Mitigating the risks associated with remote working
Given that this hybrid working model may be for the longer term and perhaps the new normal for businesses, security teams will need to adapt and implement robust and sustainable security controls.
“An important first step is educating people the threats they could face and providing training on safe remote working behaviors – something nearly a third of companies said they did not do at the start of the lockdown period this year,” recommends Sadler.
“IT teams also need greater visibility into the employee behaviors that could compromise cybersecurity. A previous Tessian study found that employees feel as though they can get away from unsafe data practices when working remotely because they aren’t being watched by their IT teams. IT teams need insight into their riskiest and most at-risk employees in order to tailor training and policies and improve people’s behaviors over time.
“Businesses should also deshame the reporting of mistakes by creating a security culture that encourages employees to report their mistakes to the IT team, as well as reporting when they receive malicious emails. Otherwise, these mistakes will continue happening – and IT teams are none the wiser about how or why security incidents are happening.

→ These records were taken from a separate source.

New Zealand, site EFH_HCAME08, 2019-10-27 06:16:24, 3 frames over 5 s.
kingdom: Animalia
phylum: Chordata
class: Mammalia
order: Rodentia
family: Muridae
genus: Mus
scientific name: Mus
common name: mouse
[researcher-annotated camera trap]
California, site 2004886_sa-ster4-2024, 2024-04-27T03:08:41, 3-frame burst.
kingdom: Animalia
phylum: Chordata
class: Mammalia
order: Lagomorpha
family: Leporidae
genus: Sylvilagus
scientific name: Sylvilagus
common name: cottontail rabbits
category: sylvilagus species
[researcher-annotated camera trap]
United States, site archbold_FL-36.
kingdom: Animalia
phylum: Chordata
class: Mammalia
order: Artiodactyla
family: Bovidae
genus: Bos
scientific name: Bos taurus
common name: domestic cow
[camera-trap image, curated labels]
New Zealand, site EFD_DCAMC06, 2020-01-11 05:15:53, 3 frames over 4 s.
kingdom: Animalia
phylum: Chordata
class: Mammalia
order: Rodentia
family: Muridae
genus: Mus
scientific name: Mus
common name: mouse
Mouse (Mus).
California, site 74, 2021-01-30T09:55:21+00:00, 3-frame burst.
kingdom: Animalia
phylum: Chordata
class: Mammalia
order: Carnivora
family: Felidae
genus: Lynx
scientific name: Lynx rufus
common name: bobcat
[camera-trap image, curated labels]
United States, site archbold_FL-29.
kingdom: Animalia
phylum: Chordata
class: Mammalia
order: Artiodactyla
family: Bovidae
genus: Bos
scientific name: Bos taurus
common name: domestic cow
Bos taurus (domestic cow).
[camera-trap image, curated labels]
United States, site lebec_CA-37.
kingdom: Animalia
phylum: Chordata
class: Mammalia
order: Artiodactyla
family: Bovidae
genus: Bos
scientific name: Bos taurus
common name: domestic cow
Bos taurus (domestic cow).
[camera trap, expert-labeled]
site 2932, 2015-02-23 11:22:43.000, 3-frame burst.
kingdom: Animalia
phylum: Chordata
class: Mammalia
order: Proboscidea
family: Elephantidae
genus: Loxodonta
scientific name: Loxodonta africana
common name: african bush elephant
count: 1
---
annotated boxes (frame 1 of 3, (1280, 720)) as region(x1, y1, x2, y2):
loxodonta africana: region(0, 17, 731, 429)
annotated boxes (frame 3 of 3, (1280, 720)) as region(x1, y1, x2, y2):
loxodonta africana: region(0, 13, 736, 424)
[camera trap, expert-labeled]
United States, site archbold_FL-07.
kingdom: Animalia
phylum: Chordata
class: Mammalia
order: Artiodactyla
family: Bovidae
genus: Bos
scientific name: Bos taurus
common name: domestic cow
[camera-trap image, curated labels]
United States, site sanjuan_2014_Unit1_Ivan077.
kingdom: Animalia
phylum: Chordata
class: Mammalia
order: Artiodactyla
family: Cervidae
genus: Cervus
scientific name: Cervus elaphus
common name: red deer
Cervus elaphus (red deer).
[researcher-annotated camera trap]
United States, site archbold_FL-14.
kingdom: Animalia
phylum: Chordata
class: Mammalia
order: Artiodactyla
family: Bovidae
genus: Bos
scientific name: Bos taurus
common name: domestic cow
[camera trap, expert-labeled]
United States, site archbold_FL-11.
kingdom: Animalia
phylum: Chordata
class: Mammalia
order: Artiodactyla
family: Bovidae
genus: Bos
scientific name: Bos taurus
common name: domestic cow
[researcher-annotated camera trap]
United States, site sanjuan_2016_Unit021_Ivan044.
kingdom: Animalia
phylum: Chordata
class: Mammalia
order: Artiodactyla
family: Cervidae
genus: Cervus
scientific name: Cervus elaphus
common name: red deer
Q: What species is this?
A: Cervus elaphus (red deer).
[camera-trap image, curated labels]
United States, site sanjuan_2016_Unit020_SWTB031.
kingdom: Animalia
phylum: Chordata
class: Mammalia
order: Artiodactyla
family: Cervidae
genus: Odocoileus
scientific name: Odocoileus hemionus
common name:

“Lastly, businesses need to ensure new security solutions and policies do not hinder employee productivity. People want flexibility, and all too often security can disrupt their workflow and stand in the way of them getting their jobs done. Security solutions that sit in the background, silently learning the behaviors of each individual employee over time so that they can detect and alert people to threats as and when they occur, will be invaluable to stopping people making mistakes that compromise cybersecurity.”